Patates gibi domatesinde anavatanı Güney Amerika ülkesi Peru’dur. Domatesin ilginç bir tarihi vardır. Peru ve Bolivya’da yabani ve sarı renkli olarak bulunmuş, Meksika’ya götürülüp yetiştiriciliği yapıldıktan sonra Kristof Kolomb’un 1492 yılında Amerika’yı keşfinden sonra o tarihlerdeki tek ulaşım aracı olan gemilerle İspanyollar tarafından Avrupa’ya getirilmeye başlandı. Avrupalıların domates ile tanışıklığı da böylece başlamış oldu.    Domatesi ilk tadan Avrupalı, Meksika’yı işgal eden Portekizli Cortez imiş.

Sarı renginden ötürü İtalyanlar, ilk zamanlar domatese altın elma (golden apple) demeye başlamışlar. 1544’te bir botanik uzmanı İtalyan domatesten altın elma diye bahseden bir makale yazmış. Zaman içinde kırmızı türleri de ortaya çıkınca sarı elma tanımlamasını değiştirmek zorunda kalıp pomodoro demeye başladılar. Kırmızı domatese de rosso pomodoro deniyormuş.

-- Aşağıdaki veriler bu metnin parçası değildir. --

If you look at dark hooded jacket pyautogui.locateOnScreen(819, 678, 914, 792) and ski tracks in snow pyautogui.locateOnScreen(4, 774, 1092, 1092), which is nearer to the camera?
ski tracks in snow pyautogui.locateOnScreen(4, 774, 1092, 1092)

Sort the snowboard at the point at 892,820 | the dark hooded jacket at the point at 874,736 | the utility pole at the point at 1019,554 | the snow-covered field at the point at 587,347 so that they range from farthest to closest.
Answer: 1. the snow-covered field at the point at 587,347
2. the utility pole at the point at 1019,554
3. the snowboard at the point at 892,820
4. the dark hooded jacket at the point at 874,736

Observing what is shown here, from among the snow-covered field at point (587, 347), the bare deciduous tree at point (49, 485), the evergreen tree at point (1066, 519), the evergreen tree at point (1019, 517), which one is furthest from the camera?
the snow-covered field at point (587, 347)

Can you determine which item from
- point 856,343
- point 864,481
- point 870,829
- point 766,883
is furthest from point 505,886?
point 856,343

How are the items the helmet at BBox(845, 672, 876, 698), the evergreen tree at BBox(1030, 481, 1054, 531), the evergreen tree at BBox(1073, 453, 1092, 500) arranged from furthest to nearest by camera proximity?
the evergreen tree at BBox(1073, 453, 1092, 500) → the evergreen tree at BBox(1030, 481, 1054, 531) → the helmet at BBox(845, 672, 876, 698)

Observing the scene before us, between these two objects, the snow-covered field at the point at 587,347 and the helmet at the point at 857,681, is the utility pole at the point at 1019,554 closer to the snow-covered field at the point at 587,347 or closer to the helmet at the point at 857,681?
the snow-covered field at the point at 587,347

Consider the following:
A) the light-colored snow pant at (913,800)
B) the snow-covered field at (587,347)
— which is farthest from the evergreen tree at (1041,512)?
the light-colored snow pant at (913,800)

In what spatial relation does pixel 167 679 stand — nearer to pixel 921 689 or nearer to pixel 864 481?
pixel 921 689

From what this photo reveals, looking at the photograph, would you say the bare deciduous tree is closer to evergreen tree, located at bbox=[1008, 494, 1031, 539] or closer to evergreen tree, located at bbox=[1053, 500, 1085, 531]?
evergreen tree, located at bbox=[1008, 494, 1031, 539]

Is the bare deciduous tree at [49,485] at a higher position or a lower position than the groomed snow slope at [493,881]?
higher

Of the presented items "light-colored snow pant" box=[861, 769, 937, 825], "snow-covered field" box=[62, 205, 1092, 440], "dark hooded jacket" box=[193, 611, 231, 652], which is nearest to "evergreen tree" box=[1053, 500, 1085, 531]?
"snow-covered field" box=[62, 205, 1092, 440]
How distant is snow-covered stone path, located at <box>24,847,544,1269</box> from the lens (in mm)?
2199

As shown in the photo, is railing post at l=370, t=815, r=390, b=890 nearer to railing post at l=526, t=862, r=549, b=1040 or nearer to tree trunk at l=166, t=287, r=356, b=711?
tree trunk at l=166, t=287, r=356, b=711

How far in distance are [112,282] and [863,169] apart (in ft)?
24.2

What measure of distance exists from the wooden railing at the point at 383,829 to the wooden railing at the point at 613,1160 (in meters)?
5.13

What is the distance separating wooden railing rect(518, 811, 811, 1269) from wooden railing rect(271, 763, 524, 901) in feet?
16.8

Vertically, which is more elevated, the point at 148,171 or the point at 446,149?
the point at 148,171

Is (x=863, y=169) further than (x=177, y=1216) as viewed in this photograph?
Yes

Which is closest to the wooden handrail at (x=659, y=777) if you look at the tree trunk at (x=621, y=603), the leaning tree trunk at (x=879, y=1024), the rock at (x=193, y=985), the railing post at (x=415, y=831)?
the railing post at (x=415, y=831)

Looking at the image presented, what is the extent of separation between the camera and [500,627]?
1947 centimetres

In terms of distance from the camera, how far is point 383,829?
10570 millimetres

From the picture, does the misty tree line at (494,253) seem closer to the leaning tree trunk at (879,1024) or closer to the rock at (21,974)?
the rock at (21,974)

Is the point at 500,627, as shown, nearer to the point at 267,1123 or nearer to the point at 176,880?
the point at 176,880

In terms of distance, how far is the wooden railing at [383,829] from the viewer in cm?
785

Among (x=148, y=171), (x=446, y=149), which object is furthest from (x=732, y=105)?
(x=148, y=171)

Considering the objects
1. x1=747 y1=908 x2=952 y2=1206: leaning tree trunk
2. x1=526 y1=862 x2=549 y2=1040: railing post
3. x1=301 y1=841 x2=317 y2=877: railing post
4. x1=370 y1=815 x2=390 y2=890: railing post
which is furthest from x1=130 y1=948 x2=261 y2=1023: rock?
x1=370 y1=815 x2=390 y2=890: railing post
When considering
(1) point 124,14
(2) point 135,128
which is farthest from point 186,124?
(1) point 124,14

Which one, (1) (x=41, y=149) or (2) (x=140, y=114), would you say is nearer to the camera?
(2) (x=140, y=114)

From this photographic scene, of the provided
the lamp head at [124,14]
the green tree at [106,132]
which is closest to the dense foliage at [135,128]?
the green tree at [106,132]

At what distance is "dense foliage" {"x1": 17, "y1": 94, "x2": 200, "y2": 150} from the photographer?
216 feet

Domatesin genellikle kırmızı renkli yenilebilen meyvesi yabani bitkilerde 2-3 cm çapında iken, kültür bitkilerinde daha büyük olmaktadır.

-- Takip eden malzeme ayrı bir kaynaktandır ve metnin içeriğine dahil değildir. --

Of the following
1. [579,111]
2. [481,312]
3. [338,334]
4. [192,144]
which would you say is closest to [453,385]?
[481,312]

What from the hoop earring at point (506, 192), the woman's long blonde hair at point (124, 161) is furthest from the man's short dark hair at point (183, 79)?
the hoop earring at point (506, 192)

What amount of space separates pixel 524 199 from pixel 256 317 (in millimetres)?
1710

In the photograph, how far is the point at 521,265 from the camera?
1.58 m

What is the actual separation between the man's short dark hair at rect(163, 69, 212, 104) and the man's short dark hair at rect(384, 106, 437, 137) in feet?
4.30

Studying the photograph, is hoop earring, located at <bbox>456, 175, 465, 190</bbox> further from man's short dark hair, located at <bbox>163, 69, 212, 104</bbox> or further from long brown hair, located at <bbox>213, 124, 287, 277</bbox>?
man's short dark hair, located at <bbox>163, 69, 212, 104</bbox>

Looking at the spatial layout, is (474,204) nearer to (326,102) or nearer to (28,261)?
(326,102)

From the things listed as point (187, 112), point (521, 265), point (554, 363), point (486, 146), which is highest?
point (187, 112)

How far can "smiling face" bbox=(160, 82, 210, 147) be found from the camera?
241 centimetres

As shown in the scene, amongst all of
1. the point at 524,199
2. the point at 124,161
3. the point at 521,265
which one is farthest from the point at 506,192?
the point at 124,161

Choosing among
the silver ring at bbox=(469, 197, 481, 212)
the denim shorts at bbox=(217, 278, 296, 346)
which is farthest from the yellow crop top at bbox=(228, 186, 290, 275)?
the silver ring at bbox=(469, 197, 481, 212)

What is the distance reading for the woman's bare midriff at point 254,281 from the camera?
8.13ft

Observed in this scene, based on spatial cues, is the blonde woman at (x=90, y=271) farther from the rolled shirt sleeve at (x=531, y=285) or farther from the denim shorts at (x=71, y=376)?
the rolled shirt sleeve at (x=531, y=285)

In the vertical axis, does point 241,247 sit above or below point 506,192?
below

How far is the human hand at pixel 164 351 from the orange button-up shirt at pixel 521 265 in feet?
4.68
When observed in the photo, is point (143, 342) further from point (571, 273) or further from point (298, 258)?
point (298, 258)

Domatesin Osmanlı mutfağına girişi

Amerika kıtası 1492 yılında Kristof Kolomb tarafından keşfedilmiş olarak kabul edilir. Bu keşif sonrası domates ilk olarak Amerika’dan Avrupa’ya 16’ıncı yüzyılda gelmiştir. Eski dünyanın 16’ıncı yüzyılda tanımaya başladığı domates, patates, mısır, biber ve fasulye gibi bazı Amerika menşeli sebzelerin Osmanlılar tarafından kullanılmaya başlaması ise bir hayli zaman almıştır. Domatesi Osmanlıya tanıtan Halep’te 1799 - 1825 yılları arasında İngiliz Konsolosu olan John Baker’miş. Bu İngiliz domates tohumlarını Halep’te yetiştirip Osmanlıya getirmiş.

Osmanlı Sarayı mutfak kayıtlarına göre domates Osmanlı mutfağına ilk olarak kavata adıyla, yeşil renkli ve yabani olarak girdi. Yeşil renkli olarak tüketilmeye başlandı. Daha sonra aşılanarak bugün bildiğimiz domates haline geldi. İlk hali kiraz domatesi boyutlarında imiş. Domatesler kırmızılaşmaya başlamadan dolması, çorbası, zeytinyağlısı ve turşusu yapılırdı. Rengi kırmızıya döndüğünde ise çöpe atılırdı. Osmanlıda başlangıçta domates yeşil renkli olarak bilindiğinden ve patlıcana benzetildiğinden domatese “Frenk Badıcanı” deniyordu.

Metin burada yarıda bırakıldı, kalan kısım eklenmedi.